**READING PASSAGE:**
◇ ◇ ◇ ◇ ◇

Combinatorial Identity with Binomial Coefficients: $ {{a+b+c-1}\choose c} = \sum_{i+j=c} {{a+i-1}\choose i}{{b+j-1}\choose j} $

Question

I got the following identity from commutative algebra.

I am curious to see elegant elementary methods.

$$ {{a+b+c-1}\choose c} = \sum_{i+j=c} {{a+i-1}\choose i}{{b+j-1}\choose j} $$

Answer 1

It is just a case of Vandermonde's identity.

The LHS is the coefficient of $x^c$ in $\frac{1}{(1-x)^{a+b}}$, by stars and bars.

On the other hand, $\frac{1}{(1-x)^{a+b}}=\frac{1}{(1-x)^{a}}\cdot\frac{1}{(1-x)^b}$, hence:

$$\begin{eqnarray*} \binom{a+b+c-1}{c}=[x^c]\frac{1}{(1-x)^{a+b}}&=&\sum_{d=0}^{c}[x^d]\frac{1}{(1-x)^a}\cdot [x^{c-d}]\frac{1}{(1-x)^b}\\ &=& \sum_{i+j=c}\binom{a+i-1}{i}\binom{b+j-1}{j}, \end{eqnarray*}$$ as wanted.

◇ ◇ ◇ ◇ ◇

**GIVEN INFORMATION:**
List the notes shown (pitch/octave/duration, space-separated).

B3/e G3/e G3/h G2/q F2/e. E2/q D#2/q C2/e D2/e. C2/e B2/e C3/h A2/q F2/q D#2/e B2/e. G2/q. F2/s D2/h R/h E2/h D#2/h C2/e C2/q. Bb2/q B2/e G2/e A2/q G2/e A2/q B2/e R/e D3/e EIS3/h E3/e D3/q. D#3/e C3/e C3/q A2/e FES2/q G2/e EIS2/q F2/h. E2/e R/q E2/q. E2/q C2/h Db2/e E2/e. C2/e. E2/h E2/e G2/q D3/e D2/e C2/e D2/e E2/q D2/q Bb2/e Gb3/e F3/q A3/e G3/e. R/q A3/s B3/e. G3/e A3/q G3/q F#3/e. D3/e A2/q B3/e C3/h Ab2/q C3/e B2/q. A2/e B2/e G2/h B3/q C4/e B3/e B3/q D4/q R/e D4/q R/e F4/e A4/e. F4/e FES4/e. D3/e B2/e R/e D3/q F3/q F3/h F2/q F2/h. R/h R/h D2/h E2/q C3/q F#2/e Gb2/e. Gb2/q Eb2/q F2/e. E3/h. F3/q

◇ ◇ ◇ ◇ ◇

**COMPLETE THE FOLLOWING:**
**A)** Please list every letter used as a variable in the displayed equation under the "Question" heading of the binomial coefficient thread.
**B)** Copy the passage of the binomial coefficient thread starting at "I am curious" and ending at "of Vandermonde's identity.".

**RESULTS OF THE TASKS:**
**A)** a, b, c, i, j

**B)**
I am curious to see elegant elementary methods.

$$ {{a+b+c-1}\choose c} = \sum_{i+j=c} {{a+i-1}\choose i}{{b+j-1}\choose j} $$

Answer 1

It is just a case of Vandermonde's identity.